Sejak Ada Aplikasi Ojek dan Taksi, Penghasilan Angkutan Konvensional Merosot

Polemik Ojek dan Taksi Online di Kota Malang

Ratusan armada terdiri dari angkot dan taksi konvensional terparkir di sekitar Balai Kota Malang. (Muhammad Choirul)
Ratusan armada terdiri dari angkot dan taksi konvensional terparkir di sekitar Balai Kota Malang. (Muhammad Choirul)

MALANGVOICE – Ratusan sopir angkot dan taksi konvensional menolak keberadaan ojek dan taksi berbasis online. Hal ini disebabkan merosotnya penghasilan mereka, sejak ada moda transportasi yang terkoneksi dengan aplikasi.

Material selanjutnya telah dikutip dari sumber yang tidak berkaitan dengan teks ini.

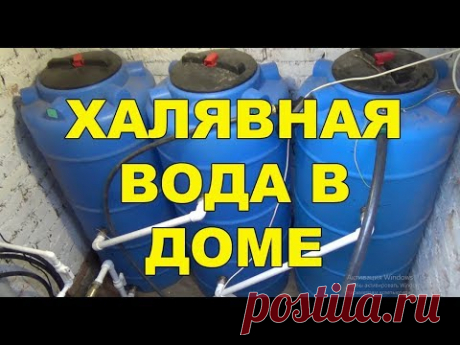 Автономная система водоснабжения частного дома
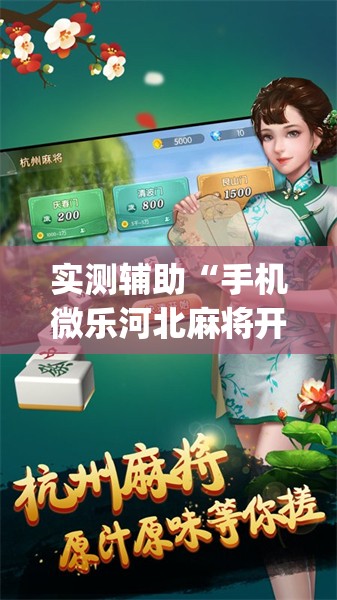 实测辅助“手机微乐河北麻将开挂神器下载”开挂(透视)辅助神器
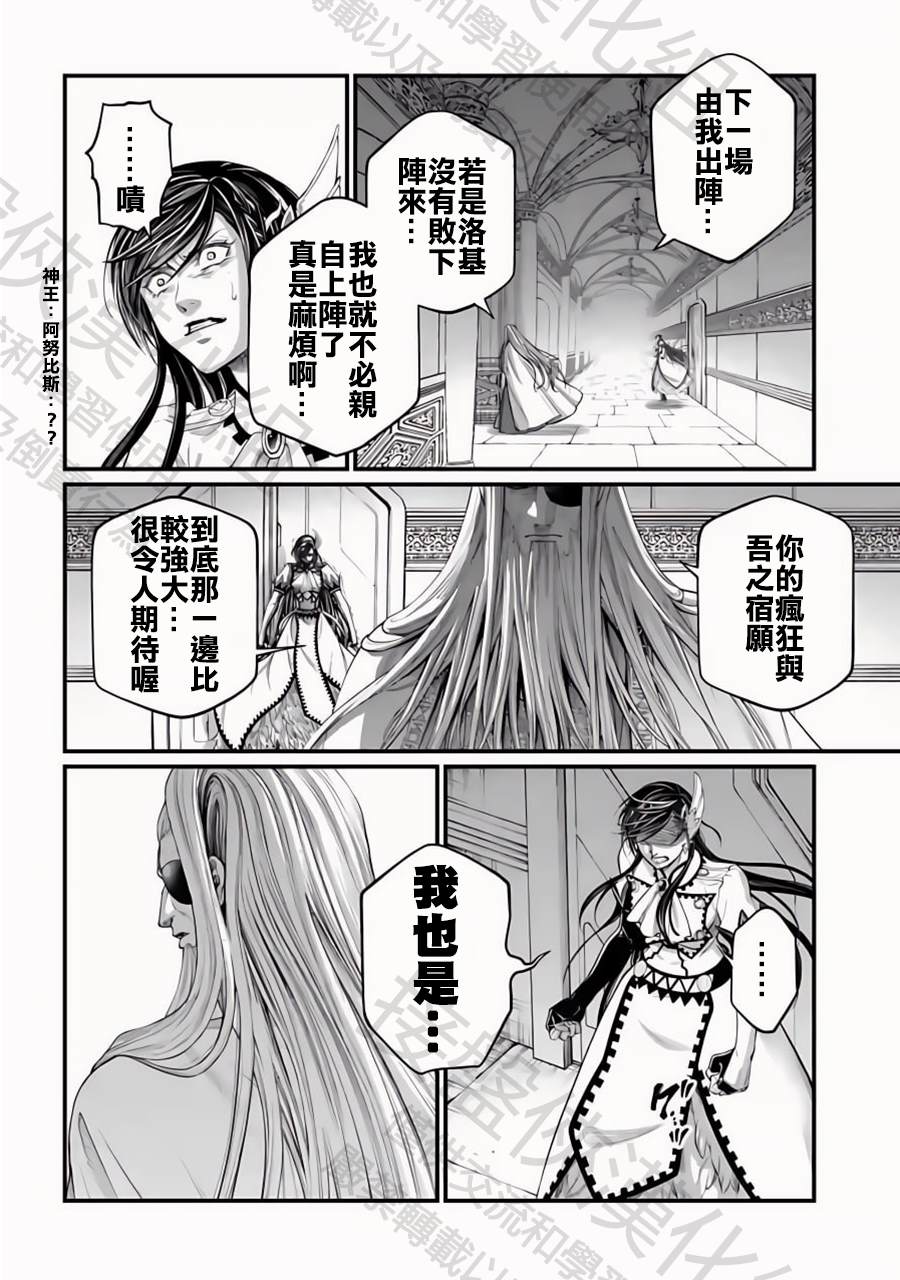 第107话 世界之终末7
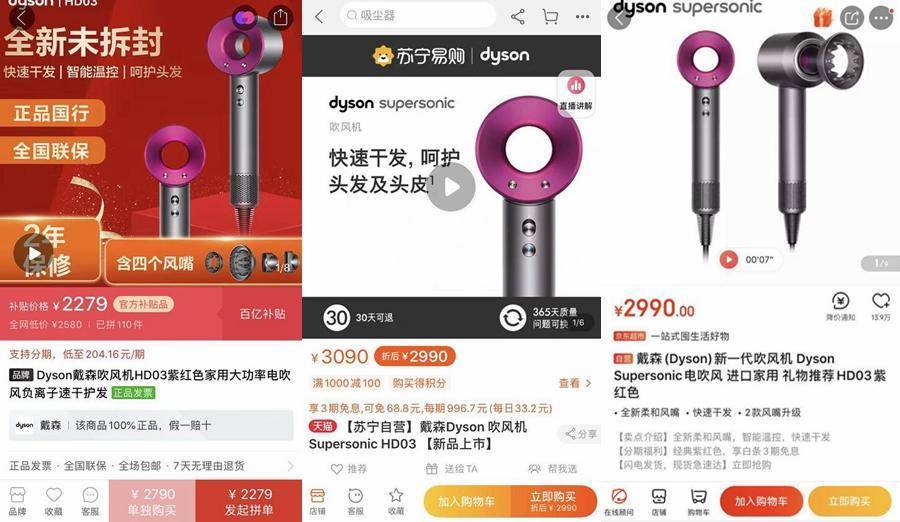 奥普S368S365安装视频看完就能自己动手?我踩过的坑全写这里了 奥普S368S365安装视频看完就能自己动手?我踩过的坑全写这里了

“Tidak ada transportasi online saja kami sudah kembang-kempis, apalagi sekarang. Bahkan sehari pernah hanya bawa pulang uang Rp 5.000,” kata Saipul, sopir Taksi Mandala, Senin (20/2)

Hal senada diungkapkan Tohir, sopir angkot. “GoJek dan ojek beda, kami tidak mempermasalahkan ojek konvensional karena mereka tidak mengambil segmentasi kami,” katanya.

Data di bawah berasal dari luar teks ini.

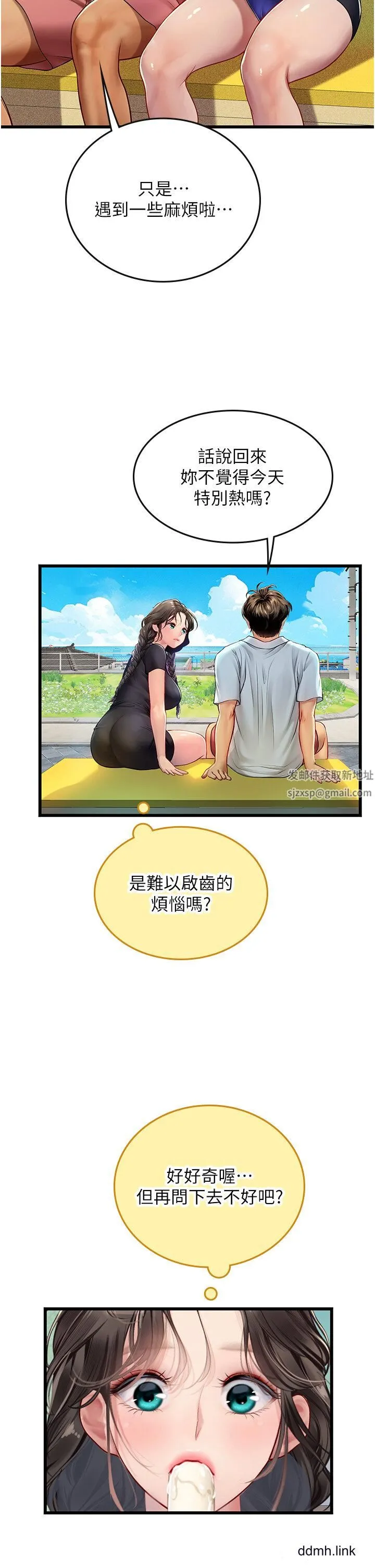 海女实习生 - 第65话-屁股翘高讨棒棒 - page 9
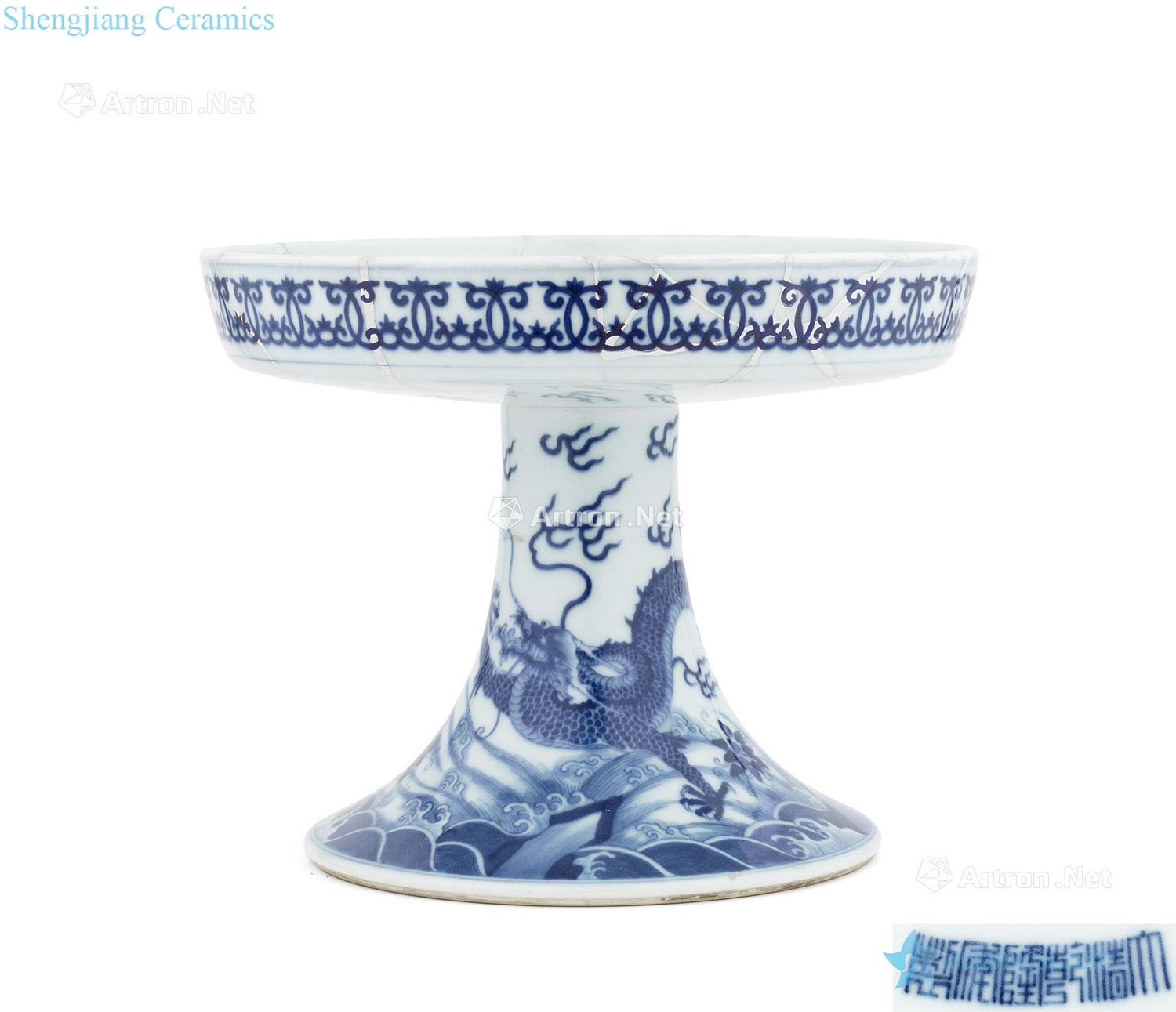 Qing qianlong Blue sea dragon for the plate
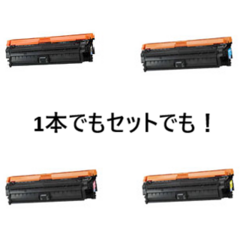 CANON トナーカートリッジ335 BK,C,M,Y (再生品)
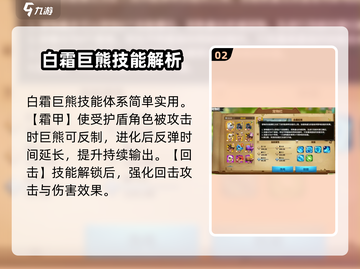 万龙觉醒🔥白霜巨熊技能曝光！😍截图3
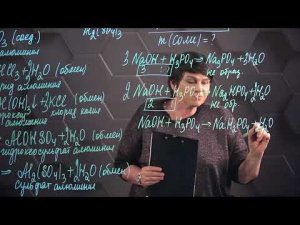 77. Соли. Химические свойства солей. Практическая часть. 8 класс.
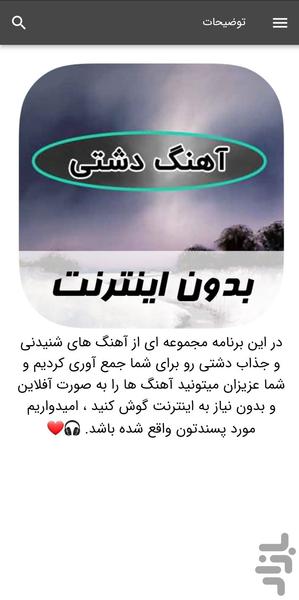 آهنگ های دشتی - بدون اینترنت - عکس برنامه موبایلی اندروید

Sementara itu, menurut dia, moda transportasi berbasis online seperti GoJek, Uber dan Grab, mengambil segmentasi yang sama dengan angkutan umum konvensional. “Segmentasi sama, dan mereka pakai aplikasi, kami tidak. Mereka tarif murah, kami ditentukan,” imbuhnya.

Dia khawatir, jika keberadaan transportasi online dibiarkan, akan terjadi konflik horizontal. Apalagi, beberapa waktu lalu sempat terjadi perusakan angkot bertrayek AL oleh sekelompok oknum beratribut GoJek.

“Berhari-hari sudah ribut sampai ada kaca pecah. Kami dibenturkan pasar yang sama, ini arus bawah sudah panas dan semua sudah tahu itu,” pungkasnya.